ElringKlinger (ZIL2) Special Call summary
Event summary combining transcript, slides, and related documents.
Special Call summary
19 Jan, 2026Transaction overview and strategic rationale
Agreement signed to divest subsidiaries in Buford, GA (USA) and Sevelen (CH) to Certina Group, with closing expected in Q4 2024, pending antitrust approval.
Divested plants generated €175 million in 2023 revenue and employed around 650 people as of year-end.
Transaction aligns with the SHAPE30 strategy, focusing on product transformation, electrification, and improving profitability, especially in the OE segment.
Divestment is part of ongoing portfolio review to support competitiveness and fund investments in e-mobility, heat shield business, and core product transformation.
Certina Group brings automotive supply expertise to the acquired businesses.
Financial implications and revised guidance
Impairments in the mid- to high double-digit million euro range will be booked in Q3 2024 due to IFRS 5 reclassification; figures are provisional and unaudited.
2024 revenue guidance revised to slightly below prior year (€1.85 billion), down from previous slight growth expectation.

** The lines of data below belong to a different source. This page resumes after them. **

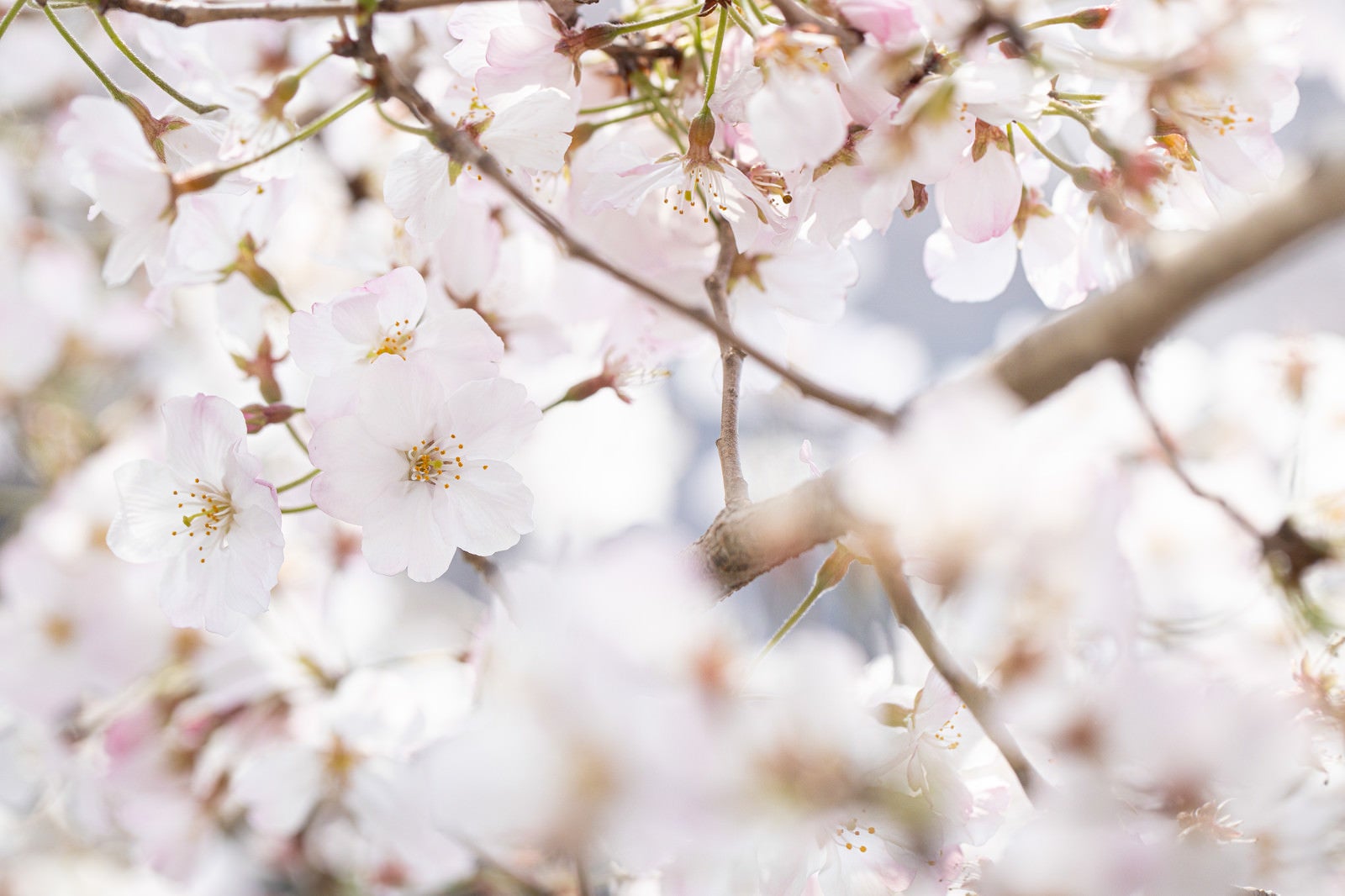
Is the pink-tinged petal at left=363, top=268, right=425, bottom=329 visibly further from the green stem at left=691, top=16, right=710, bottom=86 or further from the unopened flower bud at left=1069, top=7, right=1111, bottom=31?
the unopened flower bud at left=1069, top=7, right=1111, bottom=31

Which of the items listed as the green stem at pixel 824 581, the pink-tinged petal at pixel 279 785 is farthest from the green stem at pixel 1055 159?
the pink-tinged petal at pixel 279 785

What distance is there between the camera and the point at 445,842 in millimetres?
805

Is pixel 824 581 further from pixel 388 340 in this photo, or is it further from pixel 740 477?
pixel 388 340

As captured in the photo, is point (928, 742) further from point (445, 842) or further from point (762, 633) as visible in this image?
point (445, 842)

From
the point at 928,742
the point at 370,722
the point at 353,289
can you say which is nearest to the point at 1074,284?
the point at 928,742

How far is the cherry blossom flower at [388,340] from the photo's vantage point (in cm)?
50

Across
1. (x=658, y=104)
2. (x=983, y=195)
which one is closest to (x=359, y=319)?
(x=658, y=104)

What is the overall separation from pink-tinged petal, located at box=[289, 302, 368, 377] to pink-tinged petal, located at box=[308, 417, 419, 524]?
6cm

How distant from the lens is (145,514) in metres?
0.55

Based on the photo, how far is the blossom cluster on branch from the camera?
298mm

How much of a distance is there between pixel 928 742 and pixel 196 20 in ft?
1.62

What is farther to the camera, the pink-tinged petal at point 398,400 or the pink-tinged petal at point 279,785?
the pink-tinged petal at point 279,785

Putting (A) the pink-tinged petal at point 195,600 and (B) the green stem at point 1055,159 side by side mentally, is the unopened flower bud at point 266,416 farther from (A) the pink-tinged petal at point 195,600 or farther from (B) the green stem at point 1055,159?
(B) the green stem at point 1055,159

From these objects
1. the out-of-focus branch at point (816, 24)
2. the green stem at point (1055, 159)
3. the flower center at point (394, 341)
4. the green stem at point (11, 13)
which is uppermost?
the out-of-focus branch at point (816, 24)
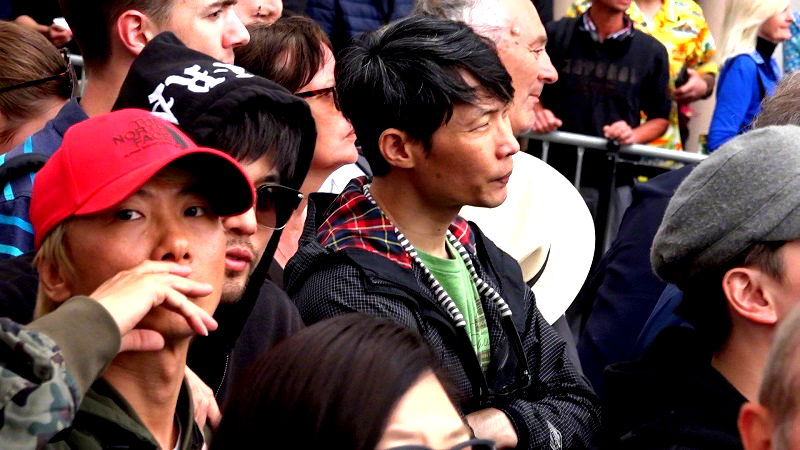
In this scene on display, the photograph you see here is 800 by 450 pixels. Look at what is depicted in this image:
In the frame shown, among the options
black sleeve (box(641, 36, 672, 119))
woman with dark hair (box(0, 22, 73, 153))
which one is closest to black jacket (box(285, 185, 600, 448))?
woman with dark hair (box(0, 22, 73, 153))

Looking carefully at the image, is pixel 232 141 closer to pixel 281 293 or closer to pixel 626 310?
pixel 281 293

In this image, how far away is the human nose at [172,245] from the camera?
2.65 m

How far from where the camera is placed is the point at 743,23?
8.05 meters

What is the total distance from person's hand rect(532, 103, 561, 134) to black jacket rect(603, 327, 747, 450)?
3.56 metres

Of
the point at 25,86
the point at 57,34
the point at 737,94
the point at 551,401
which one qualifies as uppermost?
the point at 25,86

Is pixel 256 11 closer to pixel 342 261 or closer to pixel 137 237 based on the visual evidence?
pixel 342 261

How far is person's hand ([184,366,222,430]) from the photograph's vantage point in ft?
9.30

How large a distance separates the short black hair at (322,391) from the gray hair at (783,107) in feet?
7.60

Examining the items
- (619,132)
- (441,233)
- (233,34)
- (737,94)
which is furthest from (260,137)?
(737,94)

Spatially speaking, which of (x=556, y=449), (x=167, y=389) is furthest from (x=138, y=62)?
(x=556, y=449)

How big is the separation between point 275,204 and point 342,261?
300 mm

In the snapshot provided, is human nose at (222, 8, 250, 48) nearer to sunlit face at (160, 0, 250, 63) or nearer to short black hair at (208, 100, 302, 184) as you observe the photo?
sunlit face at (160, 0, 250, 63)

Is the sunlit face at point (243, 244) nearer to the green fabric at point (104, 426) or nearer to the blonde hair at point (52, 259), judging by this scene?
the blonde hair at point (52, 259)

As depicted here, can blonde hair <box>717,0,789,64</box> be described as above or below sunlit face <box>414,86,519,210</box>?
below
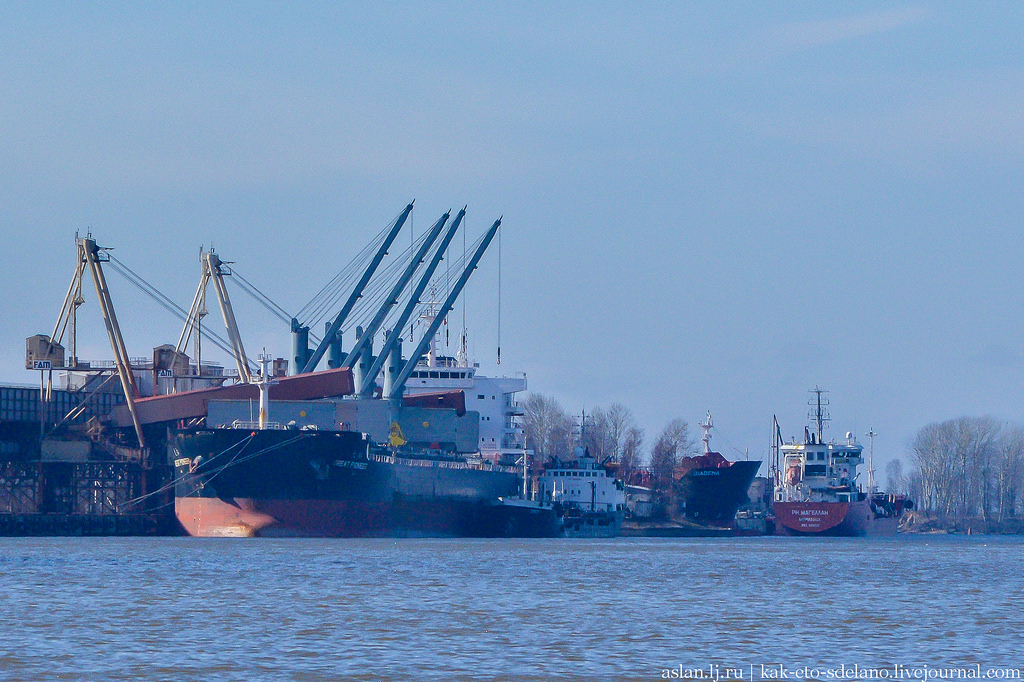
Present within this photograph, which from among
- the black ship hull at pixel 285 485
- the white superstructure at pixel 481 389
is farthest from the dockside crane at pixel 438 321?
the black ship hull at pixel 285 485

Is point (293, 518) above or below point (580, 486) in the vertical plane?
below

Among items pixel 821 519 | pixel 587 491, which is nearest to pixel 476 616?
pixel 587 491

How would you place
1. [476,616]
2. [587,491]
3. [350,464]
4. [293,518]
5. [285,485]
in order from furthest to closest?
[587,491] → [350,464] → [293,518] → [285,485] → [476,616]

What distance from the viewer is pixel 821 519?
104688mm

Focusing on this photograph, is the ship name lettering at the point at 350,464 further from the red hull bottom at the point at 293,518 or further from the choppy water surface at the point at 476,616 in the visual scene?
the choppy water surface at the point at 476,616

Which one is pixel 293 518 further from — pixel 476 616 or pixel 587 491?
pixel 476 616

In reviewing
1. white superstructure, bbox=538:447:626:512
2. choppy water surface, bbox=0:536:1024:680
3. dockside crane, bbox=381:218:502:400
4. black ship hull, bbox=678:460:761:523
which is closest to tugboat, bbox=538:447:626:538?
white superstructure, bbox=538:447:626:512

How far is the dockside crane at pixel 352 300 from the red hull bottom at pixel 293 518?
64.6ft

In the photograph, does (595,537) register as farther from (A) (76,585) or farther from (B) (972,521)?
(B) (972,521)

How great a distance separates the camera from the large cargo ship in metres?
118

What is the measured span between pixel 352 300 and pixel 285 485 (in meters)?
27.5

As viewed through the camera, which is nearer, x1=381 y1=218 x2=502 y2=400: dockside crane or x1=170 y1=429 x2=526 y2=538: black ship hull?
x1=170 y1=429 x2=526 y2=538: black ship hull

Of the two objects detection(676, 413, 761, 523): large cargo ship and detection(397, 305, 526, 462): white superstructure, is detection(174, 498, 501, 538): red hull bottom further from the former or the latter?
detection(676, 413, 761, 523): large cargo ship

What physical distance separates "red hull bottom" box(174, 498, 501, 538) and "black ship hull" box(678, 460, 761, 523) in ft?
147
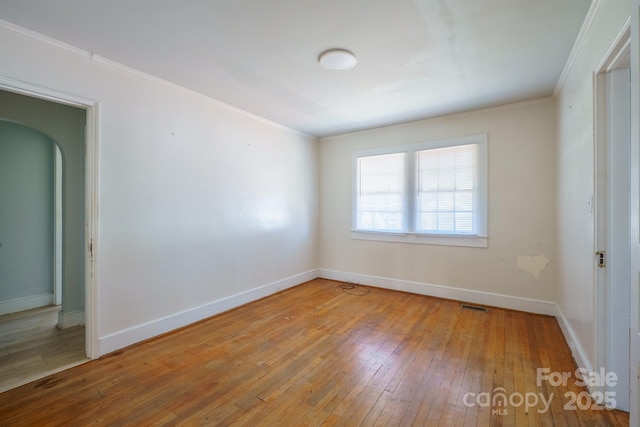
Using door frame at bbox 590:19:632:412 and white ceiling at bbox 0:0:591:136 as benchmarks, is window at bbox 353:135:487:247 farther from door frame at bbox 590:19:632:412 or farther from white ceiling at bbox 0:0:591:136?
door frame at bbox 590:19:632:412

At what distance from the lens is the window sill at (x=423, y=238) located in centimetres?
386

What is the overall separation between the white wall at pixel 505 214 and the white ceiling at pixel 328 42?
1.29ft

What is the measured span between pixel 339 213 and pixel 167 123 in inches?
123

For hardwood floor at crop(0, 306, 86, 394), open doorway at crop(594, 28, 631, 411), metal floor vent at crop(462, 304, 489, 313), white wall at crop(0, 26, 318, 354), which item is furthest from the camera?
metal floor vent at crop(462, 304, 489, 313)

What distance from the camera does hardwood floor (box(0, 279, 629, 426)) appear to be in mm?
1817

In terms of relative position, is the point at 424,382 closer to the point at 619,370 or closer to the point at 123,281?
the point at 619,370

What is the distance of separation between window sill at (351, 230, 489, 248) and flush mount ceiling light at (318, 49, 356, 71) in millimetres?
2735

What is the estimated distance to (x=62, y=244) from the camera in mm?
3275

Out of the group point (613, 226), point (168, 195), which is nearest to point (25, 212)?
point (168, 195)

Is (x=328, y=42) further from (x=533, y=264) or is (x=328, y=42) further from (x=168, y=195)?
(x=533, y=264)

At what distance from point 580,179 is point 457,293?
2223 mm

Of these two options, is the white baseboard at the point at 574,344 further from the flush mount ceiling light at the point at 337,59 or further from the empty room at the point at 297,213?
the flush mount ceiling light at the point at 337,59

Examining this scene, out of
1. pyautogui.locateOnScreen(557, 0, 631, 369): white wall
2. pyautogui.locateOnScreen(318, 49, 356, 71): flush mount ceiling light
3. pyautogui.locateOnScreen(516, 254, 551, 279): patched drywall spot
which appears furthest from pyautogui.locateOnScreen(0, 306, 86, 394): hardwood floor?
pyautogui.locateOnScreen(516, 254, 551, 279): patched drywall spot

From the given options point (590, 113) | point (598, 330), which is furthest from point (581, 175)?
point (598, 330)
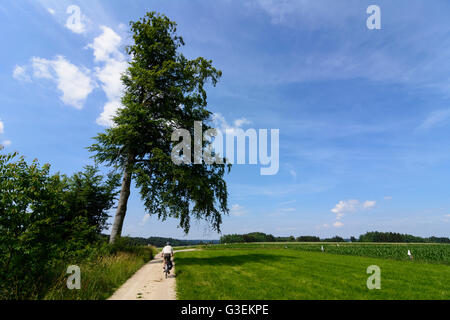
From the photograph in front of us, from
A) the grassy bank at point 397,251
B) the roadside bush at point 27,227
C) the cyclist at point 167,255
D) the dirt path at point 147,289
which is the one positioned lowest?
the grassy bank at point 397,251

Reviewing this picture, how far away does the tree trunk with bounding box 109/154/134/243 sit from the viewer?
1705 centimetres

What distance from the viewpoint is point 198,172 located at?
1905 centimetres

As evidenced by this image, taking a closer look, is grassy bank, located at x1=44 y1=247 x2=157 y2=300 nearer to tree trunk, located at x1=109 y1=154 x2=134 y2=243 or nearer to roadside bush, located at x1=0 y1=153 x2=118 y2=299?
roadside bush, located at x1=0 y1=153 x2=118 y2=299

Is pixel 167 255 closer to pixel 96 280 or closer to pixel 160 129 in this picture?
pixel 96 280

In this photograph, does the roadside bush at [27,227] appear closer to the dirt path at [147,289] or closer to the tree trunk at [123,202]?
the dirt path at [147,289]

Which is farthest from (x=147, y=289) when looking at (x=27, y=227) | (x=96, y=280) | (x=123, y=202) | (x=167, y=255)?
(x=123, y=202)

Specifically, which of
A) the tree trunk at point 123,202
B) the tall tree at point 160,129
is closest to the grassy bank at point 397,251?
the tall tree at point 160,129

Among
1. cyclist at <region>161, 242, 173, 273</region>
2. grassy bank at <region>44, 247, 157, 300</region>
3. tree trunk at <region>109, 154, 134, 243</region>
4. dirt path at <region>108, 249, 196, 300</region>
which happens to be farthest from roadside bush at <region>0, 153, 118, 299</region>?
tree trunk at <region>109, 154, 134, 243</region>

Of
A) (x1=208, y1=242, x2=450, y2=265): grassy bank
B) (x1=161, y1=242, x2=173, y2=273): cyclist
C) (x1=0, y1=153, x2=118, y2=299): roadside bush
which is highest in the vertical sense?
(x1=0, y1=153, x2=118, y2=299): roadside bush

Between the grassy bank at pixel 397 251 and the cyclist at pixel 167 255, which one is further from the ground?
the cyclist at pixel 167 255

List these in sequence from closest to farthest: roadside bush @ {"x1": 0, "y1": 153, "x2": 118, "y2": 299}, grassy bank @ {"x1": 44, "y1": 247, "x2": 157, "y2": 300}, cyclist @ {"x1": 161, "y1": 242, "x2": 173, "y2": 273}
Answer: roadside bush @ {"x1": 0, "y1": 153, "x2": 118, "y2": 299}, grassy bank @ {"x1": 44, "y1": 247, "x2": 157, "y2": 300}, cyclist @ {"x1": 161, "y1": 242, "x2": 173, "y2": 273}

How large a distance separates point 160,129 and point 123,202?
22.3 feet

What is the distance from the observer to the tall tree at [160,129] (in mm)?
17172

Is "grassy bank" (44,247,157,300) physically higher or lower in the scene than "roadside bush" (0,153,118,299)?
lower
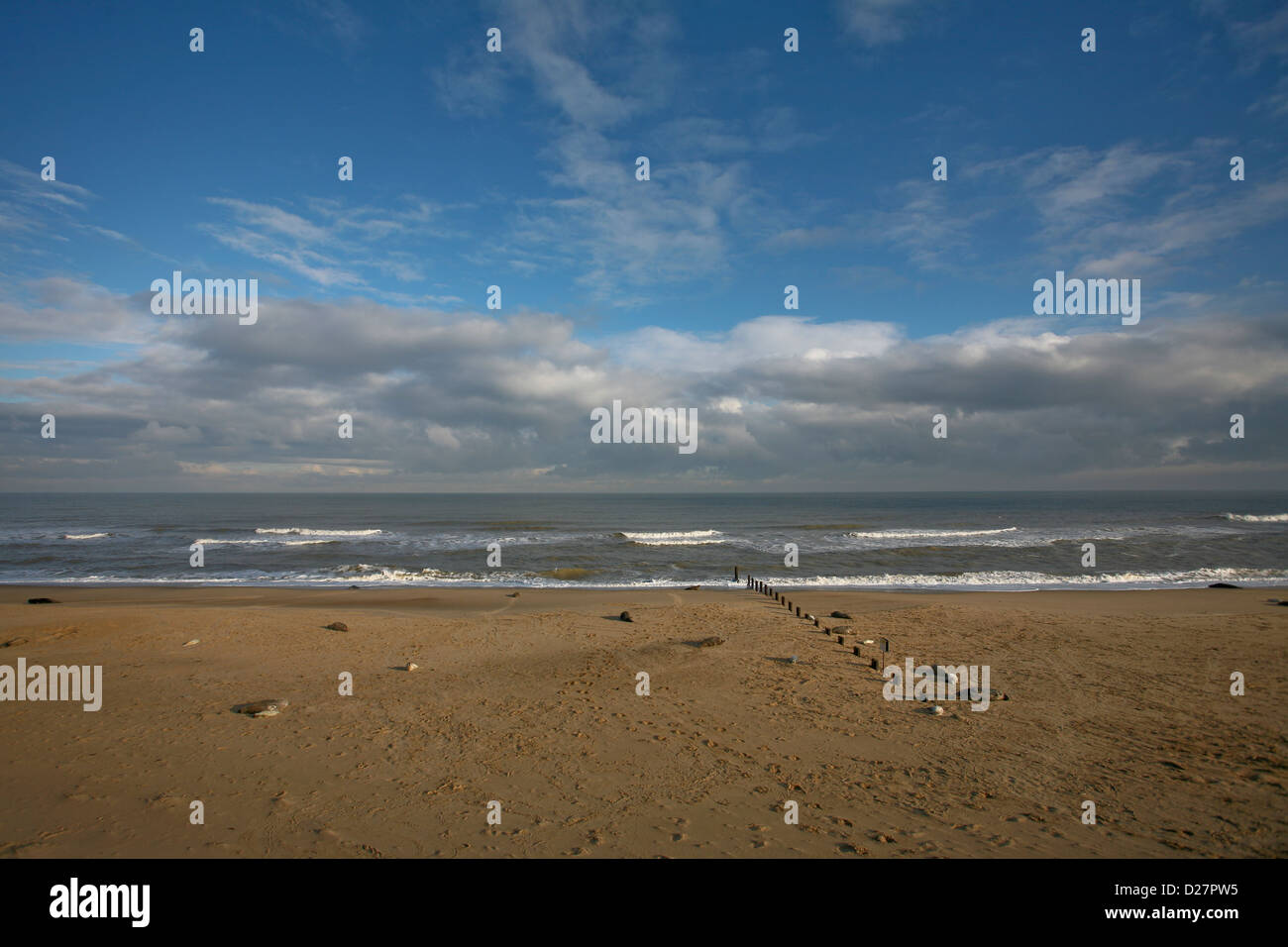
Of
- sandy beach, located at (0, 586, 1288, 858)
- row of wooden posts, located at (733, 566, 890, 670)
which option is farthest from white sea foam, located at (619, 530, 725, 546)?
sandy beach, located at (0, 586, 1288, 858)

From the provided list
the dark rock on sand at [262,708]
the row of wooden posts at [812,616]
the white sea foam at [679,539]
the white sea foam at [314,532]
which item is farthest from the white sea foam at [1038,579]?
the white sea foam at [314,532]

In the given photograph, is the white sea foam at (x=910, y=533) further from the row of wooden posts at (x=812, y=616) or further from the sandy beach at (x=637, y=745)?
the sandy beach at (x=637, y=745)

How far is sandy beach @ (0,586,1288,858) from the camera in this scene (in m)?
5.90

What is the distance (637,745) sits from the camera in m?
8.20

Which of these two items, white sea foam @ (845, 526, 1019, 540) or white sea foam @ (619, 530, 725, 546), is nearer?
white sea foam @ (619, 530, 725, 546)

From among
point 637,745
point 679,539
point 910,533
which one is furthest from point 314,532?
point 637,745

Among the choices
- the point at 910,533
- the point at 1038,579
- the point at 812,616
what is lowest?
the point at 1038,579

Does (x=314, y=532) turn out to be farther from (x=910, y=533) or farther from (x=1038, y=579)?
(x=1038, y=579)

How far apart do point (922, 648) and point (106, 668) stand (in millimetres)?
17074

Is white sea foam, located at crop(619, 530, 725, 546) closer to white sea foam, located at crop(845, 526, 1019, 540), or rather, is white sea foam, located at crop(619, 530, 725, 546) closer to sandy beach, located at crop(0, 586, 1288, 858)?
white sea foam, located at crop(845, 526, 1019, 540)

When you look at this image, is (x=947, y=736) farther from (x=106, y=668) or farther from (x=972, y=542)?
(x=972, y=542)

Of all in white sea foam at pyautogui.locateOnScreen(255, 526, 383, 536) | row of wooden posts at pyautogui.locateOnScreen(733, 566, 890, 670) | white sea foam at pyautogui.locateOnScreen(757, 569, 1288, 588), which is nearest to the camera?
row of wooden posts at pyautogui.locateOnScreen(733, 566, 890, 670)

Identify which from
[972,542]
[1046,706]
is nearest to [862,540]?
[972,542]

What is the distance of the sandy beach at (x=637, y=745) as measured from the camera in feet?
19.4
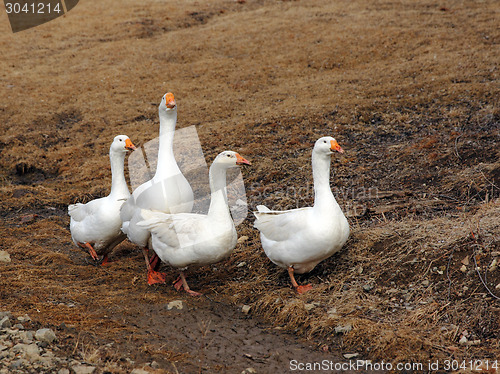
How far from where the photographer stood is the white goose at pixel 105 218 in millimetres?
7188

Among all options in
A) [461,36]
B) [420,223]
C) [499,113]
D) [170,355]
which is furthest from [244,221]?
[461,36]

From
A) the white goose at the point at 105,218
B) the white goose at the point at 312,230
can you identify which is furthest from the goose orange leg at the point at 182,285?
the white goose at the point at 105,218

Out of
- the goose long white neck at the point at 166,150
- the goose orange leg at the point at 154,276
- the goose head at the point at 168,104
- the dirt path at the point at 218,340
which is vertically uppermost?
the goose head at the point at 168,104

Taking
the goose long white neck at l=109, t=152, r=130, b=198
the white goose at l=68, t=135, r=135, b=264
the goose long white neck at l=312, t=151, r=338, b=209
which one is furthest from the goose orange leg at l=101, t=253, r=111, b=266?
the goose long white neck at l=312, t=151, r=338, b=209

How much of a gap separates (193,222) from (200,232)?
0.21m

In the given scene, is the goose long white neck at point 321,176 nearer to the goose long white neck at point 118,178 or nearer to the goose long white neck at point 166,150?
the goose long white neck at point 166,150

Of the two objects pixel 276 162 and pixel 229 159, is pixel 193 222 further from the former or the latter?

ROCE now expected significantly below prior year's 5.6%, with previous guidance at around 6%.
Adjusted EBIT margin for 2024 forecast at approximately 5%, with operating free cash flow slightly positive, revised from around 2% of group revenue.
Cash inflow from the disposal expected to be in the low double-digit million euro range.
Operational and market outlook
Divested entities represented about 10% of group sales and balance sheet, and contributed a negative €16 million to 2023 EBIT.
2025 expected to be a transition year, with further transformation and ramp-up of e-mobility contracts.
Aftermarket and battery business segments show growth, while OE segment faces some weakness; global light vehicle production remains sluggish short-term but is expected to grow mid- to long-term.
No major tax impact expected from the transaction; group tax rate should normalize as loss-making entities exit.
CapEx requirements will shift toward e-mobility, with some reduction in maintenance and replacement CapEx from divested assets; capex to be 4–6% of revenue.